Ya faltaba menos, quizás veinte minutos,
para alcanzar el aeropuerto, sin embargo, no se sentiría segura hasta estar a
bordo del avión. Al escuchar el ulular de una patrulla cada vez más cerca,
Isabella casi perdió el conocimiento, pero pronto se recuperó, al constatar que
los destellos roji-azules que lanzaba la sirena no iban dirigidos hacia ella,
sino a un hombre que conducía a exceso de velocidad.
Los anuncios espectaculares invitando a
recorrer los atractivos turísticos del área le advirtieron de la cercanía de la
torre de control, la cual pronto apareció ante el taxi, escoltada por frondosas
matas de vegetación salvaje.
Al llegar a la puerta que correspondía a su
aerolínea, Isabella pagó al conductor y bajó del coche.
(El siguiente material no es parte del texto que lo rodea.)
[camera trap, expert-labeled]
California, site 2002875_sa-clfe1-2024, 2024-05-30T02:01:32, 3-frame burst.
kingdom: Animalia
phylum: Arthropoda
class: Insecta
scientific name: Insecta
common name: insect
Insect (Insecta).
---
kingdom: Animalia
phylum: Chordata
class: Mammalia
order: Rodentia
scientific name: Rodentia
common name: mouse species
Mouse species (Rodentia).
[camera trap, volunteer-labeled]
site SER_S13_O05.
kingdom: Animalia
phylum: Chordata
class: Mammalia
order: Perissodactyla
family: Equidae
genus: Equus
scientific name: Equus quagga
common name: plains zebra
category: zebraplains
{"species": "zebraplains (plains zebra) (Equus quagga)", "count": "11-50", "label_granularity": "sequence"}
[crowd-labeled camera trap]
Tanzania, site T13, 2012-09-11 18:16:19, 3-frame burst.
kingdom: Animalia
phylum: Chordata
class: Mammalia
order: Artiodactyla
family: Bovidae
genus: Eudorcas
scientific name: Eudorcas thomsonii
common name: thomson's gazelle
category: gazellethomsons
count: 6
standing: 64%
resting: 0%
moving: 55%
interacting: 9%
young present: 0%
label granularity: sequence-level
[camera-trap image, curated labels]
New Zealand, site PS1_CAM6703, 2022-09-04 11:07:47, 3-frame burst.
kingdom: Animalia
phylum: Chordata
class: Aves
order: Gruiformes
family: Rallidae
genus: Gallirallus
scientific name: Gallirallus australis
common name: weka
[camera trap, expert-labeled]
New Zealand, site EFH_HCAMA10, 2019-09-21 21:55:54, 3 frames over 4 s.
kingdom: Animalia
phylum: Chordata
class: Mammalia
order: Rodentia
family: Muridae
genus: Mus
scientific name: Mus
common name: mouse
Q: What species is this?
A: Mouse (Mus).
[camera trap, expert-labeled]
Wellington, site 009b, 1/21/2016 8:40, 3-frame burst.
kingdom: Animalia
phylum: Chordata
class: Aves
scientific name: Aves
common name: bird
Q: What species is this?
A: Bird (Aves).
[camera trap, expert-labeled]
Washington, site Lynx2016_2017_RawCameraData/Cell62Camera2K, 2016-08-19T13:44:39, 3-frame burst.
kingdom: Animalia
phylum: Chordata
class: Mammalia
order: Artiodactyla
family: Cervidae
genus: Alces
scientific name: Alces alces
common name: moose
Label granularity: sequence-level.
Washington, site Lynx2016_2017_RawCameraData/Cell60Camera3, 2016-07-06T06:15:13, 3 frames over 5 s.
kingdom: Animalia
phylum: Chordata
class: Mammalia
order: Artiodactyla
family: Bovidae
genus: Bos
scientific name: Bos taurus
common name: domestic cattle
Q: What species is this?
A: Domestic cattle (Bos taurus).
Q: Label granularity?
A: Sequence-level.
Una vez en el interior
del edificio, procedió a documentar. Al llegar su turno, el pasaporte resbaló,
pero sin demora lo alzo del suelo y el incidente pasó desapercibido.
Llegó al área de revisión, y aunque un
perceptible temblor se apreciaba en sus manos, logró cruzar sin contratiempos.
Ya en la sala de espera, se sintió un poco
más tranquila y, viendo que faltaba todavía cerca de media hora para que saliera
su vuelo, decidió ir por un café.
Apenas probó un tragó, sintió que su
estómago se retorcía, por lo que se levantó de la mesa y volvió a la sala de
espera, donde su mirada permaneció fija largo rato en el reloj. En cualquier
momento llamarían a subir al avión.
- Pasajeros con destino a … favor de abordar.
Al escuchar la voz, Isabella
se incorporó de su asiento y se formó en la fila. Sólo había una señora con sus
dos hijos y un par de ancianos delante de ella, no tardaría mucho en alcanzar
la aeronave. Se perdería en el mundo y nadie la encontraría jamás.
Pasó la madre con sus dos críos, pasó el
matrimonio de ancianos. Era su turno. Una mujer de cabello corto y ojos
enmarcados en gruesas gafas le pidió su pase de abordar, el cual entregó sin
demora. El estridente timbre del teléfono sobre el mostrador resonó en la
estancia. La encargada no pronunció más que unas pocas palabras: “Sí señor,
entendido.” Dos gendarmes hicieron acto de presencia en la sala. Isabella ni
siquiera tuvo ánimos de defenderse. Se la llevaron.